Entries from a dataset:
___
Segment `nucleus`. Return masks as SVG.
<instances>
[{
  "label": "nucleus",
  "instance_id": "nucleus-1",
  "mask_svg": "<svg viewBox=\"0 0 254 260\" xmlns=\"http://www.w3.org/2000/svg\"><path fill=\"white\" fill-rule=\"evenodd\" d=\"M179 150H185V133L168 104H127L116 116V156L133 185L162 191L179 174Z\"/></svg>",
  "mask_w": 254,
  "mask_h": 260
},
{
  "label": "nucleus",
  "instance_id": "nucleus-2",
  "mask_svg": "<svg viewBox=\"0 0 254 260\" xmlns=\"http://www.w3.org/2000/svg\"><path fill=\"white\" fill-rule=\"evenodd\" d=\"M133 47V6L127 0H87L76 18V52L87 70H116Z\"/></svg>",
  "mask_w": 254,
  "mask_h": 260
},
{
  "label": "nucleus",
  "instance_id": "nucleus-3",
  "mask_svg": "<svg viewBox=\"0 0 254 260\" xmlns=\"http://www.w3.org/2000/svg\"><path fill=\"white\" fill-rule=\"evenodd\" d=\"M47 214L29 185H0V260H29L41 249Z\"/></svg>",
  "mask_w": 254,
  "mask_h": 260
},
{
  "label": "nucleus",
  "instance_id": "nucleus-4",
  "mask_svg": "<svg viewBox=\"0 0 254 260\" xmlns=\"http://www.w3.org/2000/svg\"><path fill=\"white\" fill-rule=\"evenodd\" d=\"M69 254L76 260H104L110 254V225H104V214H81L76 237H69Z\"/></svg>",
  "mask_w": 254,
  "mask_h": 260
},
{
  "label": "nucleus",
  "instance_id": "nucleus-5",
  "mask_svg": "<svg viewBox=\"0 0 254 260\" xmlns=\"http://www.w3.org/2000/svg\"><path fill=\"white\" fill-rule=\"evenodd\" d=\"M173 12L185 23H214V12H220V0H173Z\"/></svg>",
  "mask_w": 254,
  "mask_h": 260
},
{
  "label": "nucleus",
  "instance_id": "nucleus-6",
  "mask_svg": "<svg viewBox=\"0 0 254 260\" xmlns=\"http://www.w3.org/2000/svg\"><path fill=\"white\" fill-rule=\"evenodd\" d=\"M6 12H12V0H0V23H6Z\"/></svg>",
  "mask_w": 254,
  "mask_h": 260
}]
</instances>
___
> Set problem:
From the entries above, extract every line that contains the string "viewBox". Match it with the same capitalization.

> Result for this exercise:
  "mask_svg": "<svg viewBox=\"0 0 254 260\" xmlns=\"http://www.w3.org/2000/svg\"><path fill=\"white\" fill-rule=\"evenodd\" d=\"M179 150H185V133L168 104H127L116 116V156L133 185L162 191L179 174Z\"/></svg>",
  "mask_svg": "<svg viewBox=\"0 0 254 260\" xmlns=\"http://www.w3.org/2000/svg\"><path fill=\"white\" fill-rule=\"evenodd\" d=\"M133 47V6L127 0H87L76 18V52L87 70H116Z\"/></svg>",
  "mask_svg": "<svg viewBox=\"0 0 254 260\" xmlns=\"http://www.w3.org/2000/svg\"><path fill=\"white\" fill-rule=\"evenodd\" d=\"M47 214L29 185H0V260H29L41 249Z\"/></svg>",
  "mask_svg": "<svg viewBox=\"0 0 254 260\" xmlns=\"http://www.w3.org/2000/svg\"><path fill=\"white\" fill-rule=\"evenodd\" d=\"M69 254L76 260H104L110 254V225H104V214H81L76 237H69Z\"/></svg>",
  "mask_svg": "<svg viewBox=\"0 0 254 260\" xmlns=\"http://www.w3.org/2000/svg\"><path fill=\"white\" fill-rule=\"evenodd\" d=\"M173 12L185 23H214V12H220V0H173Z\"/></svg>",
  "mask_svg": "<svg viewBox=\"0 0 254 260\" xmlns=\"http://www.w3.org/2000/svg\"><path fill=\"white\" fill-rule=\"evenodd\" d=\"M6 12H12V0H0V23H6Z\"/></svg>",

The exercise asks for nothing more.